FMRI activation observed during the spatial navigation imagery task for a group of healthy participants (A) and two completely locked-in GBS patients (B and C). (A) In healthy participants, a whole-brain group analysis revealed significant activation in the occipito-parietal junction, cerebellum, parahippocampal gyrus, and left middle frontal gyrus using a threshold of p < .05, FDR-corrected for multiple comparisons. Group analysis is shown on a canonical single-subject T1 MRI image. (B) In patient 1 a whole-brain analysis revealed significant activation in the occipito-parietal junction with results displayed at a peak voxelwise threshold p < .001, uncorrected followed by whole-brain FDR-corrected for significance using cluster extent, p < .05 and displayed on the patient's normalized T1 image. (C) Patient 2 had weaker activation in the occipito-parietal junction with results displayed at a peak voxelwise threshold of p < .001, uncorrected for multiple comparisons for visualization.

(0.48MB).
Communication tasks

As both patients could reliably perform the mental imagery tasks, the neural response to these tasks then became surrogate markers for ‘yes’ and ‘no’ communication during a series of questions. For each question, both patients were instructed to perform motor imagery to respond ‘yes’ to the question which would result in signal intensity changes within the SMA/M1 region and to perform the spatial navigation task to respond ‘no’ to the question which would result in increased activiation of the OPJFor each communication scan we examined the signal intenisty within the most strongly activated significant clusters found in during the motor imagery (Patient 1: -3,-26,65mm; Patient 2: -20,-14,75mm) and spatial navigation task (Patient 1: 8,-56,55mm, Patient 2: -3,-78,55), which represented the supplementary motor area (SMA) and the occipito-parietal junction (OPJ), respectively.

GBS patient 1

The neural activity observed in response to the first question, “Is your last name ?” closely matched the activity observed in the spatial navigation task indicating a ‘no’ response (which, in this case was the correct answer).
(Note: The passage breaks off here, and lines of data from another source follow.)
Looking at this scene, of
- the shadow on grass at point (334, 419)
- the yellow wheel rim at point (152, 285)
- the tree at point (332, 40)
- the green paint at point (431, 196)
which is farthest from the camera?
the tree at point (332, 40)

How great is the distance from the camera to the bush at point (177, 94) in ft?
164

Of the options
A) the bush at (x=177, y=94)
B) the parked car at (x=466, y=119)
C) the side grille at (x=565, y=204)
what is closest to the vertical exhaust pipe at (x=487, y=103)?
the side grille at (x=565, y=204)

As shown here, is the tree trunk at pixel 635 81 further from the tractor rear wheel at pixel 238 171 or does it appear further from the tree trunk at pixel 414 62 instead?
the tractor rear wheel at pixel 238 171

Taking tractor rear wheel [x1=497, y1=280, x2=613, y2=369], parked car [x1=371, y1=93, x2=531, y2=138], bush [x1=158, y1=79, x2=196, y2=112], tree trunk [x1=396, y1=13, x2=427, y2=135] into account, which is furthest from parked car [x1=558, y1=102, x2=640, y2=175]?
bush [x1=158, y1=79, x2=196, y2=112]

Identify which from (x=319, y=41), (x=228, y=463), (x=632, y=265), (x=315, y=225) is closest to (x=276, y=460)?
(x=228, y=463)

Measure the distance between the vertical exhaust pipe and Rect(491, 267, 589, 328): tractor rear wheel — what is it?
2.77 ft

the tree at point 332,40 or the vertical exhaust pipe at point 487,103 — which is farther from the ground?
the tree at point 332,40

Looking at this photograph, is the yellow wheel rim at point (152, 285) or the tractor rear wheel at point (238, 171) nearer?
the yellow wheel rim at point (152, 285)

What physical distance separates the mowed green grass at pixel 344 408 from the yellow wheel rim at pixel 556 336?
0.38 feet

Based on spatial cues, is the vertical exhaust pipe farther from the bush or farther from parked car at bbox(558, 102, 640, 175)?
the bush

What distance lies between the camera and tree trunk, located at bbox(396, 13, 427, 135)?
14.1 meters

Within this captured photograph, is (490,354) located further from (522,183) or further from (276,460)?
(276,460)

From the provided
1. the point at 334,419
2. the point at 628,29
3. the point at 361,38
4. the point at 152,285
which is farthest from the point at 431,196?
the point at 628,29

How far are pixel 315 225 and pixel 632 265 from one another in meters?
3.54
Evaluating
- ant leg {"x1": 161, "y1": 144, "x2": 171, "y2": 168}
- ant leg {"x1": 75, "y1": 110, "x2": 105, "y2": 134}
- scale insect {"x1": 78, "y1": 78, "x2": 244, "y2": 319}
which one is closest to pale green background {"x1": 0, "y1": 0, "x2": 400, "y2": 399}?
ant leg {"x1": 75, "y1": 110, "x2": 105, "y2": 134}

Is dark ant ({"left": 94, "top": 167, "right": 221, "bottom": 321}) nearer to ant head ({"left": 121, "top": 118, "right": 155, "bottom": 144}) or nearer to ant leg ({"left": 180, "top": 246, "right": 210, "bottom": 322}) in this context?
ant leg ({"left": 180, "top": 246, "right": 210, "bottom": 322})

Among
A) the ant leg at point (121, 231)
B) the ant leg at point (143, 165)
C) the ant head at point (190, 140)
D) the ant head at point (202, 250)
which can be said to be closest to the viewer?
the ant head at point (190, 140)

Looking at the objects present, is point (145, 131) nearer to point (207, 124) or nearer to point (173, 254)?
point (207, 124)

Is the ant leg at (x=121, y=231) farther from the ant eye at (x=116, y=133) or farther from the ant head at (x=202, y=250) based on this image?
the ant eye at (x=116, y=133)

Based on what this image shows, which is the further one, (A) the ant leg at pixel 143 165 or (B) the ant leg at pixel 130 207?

The second question, “Is your last name ?” did not elicit activation in the peak region of interest found in either of the mental imagery tasks. However, the patient did display robust significant activation bilaterally in lateral premotor cortex (right lateral PMC T = 5.31, MNI=61,-3,25, k = 59; left lateral premotor cortex T = 4.95, MN=-56,-3,30, k = 33) (Fig. 4). The remaining two questions that pertained to orientation in space (“Are you in the hospital?” and alternatively, “Are you in the supermarket?”) did not yield statistically significant responses, although subthreshold activation was observed in the anatomically appropriate regions (indicating ‘yes’ in response to “Are you in the hospital?” and ‘no’ to “Are you in the supermarket?“). Quantitative analysis of each region of interest within each communication scan in comparison to the localizer scans is shown in Fig. 5.

Fig. 4.

Patient 1’s whole-brain response to a question asking about his correct last name. Significant bilateral activation was observed in the lateral premotor cortex. Results displayed at a peak voxelwise threshold p < .001, uncorrected followed by whole-brain FDR-corrected for significance using cluster extent, p < .05 and displayed on the patient's normalized T1 image.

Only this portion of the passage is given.